I sometimes have the privilege of hearing from my colleagues in the money management community about the views expressed in my book, Buy and Hold is Dead (Again), as well as other articles that have been published in a variety of professional magazines and journals. The most recent correspondence I’ve enjoyed is with Brian Schreiner, Vice President of Schreiner Capital Management, Inc. Brian and I have exchanged views about the state of the money management industry in general, and more specifically the need for the industry to fully embrace the idea of active money management. Brian recently reread my book, and took issue with some of my ideas about quantitative decision making. For example, he correctly points out that in my book I call Modern Portfolio Theory the “father” (or something like it) of all quant models, when in fact, hardly anyone today thinks of MPT as being an example of quant. I feel that any technique for portfolio construction that doesn’t require reason, judgment, or informed intuition, but instead simply requires numbers to be plugged into a mathematical algorithm in order to asset allocate a portfolio, deserves the quant title. Here is what Brian had to say about quantitative portfolio management techniques:
"You get to my main point-- that investing is about making fewer mistakes. And, when it comes to mistake avoidance, computers are generally superior to human beings. Quant is the answer to the root problems of behavioral finance. The investor has to understand what they are-- an animal that has evolved into a mistake prone homo sapien, full of misperceptions, misunderstandings, bias, emotion, fears, greed, ego and so on… Working from there, you can start to develop an investment strategy. And, inevitably, you will arrive at a solution that relies not on the mistake prone human, but on a rule-based system that has one primary objective: to avoid mistakes.”
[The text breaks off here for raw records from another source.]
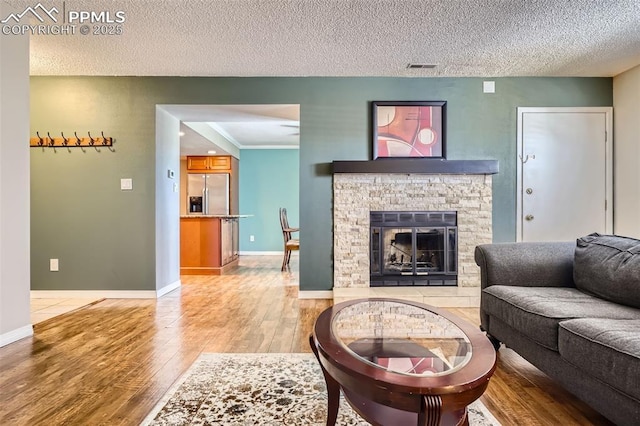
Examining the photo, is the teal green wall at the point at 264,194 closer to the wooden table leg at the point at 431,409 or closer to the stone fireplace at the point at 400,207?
the stone fireplace at the point at 400,207

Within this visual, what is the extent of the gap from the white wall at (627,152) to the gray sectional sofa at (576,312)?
2017 mm

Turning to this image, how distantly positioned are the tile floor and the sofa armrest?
145 inches

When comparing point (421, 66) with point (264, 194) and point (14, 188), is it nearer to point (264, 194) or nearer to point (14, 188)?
point (14, 188)

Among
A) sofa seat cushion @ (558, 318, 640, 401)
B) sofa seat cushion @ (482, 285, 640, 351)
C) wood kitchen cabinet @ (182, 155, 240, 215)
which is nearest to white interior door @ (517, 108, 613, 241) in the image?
sofa seat cushion @ (482, 285, 640, 351)

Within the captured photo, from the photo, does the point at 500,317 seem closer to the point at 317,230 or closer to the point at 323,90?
the point at 317,230

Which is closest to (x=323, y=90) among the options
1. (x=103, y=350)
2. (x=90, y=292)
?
(x=103, y=350)

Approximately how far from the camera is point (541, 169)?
391cm

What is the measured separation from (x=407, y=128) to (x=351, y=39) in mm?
1245

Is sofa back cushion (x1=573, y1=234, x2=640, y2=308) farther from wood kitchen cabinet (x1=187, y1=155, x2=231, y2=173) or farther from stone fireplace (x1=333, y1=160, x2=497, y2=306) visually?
wood kitchen cabinet (x1=187, y1=155, x2=231, y2=173)

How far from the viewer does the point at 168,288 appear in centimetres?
418

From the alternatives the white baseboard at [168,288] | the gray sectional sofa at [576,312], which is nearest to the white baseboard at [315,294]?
the white baseboard at [168,288]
I thought Brian hit this one almost out of the park, and asked him for permission to share his thoughts with you in this blog. I agree with almost everything, except the part about quant leading you to a rules based system that avoids mistakes. It turns out that quant models are built by humans who suffer from all of the biases and heuristics that make qualitative decision making so difficult. The problem with a rules based system is that the rules change, and when they do someone has to recognize the changes and update the model. The process is excruciating. The model worked in the past but it hasn’t been working lately. Why? Maybe it’s the rise of high frequency trading, or hedge fund activity, or unanticipated or unprecedented government market intervention. Should we change the model? If so we are in new territory with no track record….and on and on. I still believe its best not to rely too heavily on quant as a matter of good risk management, the same way you need to defend against poor judgment calls. I believe that all investment models work…until they don’t. That’s why we use both quant models and informed intuition at Pinnacle. Thanks for letting me share your thoughts Brian. I always appreciate the comments of intelligent and passionate investors anxious to improve our industry and advance the cause of active portfolio management.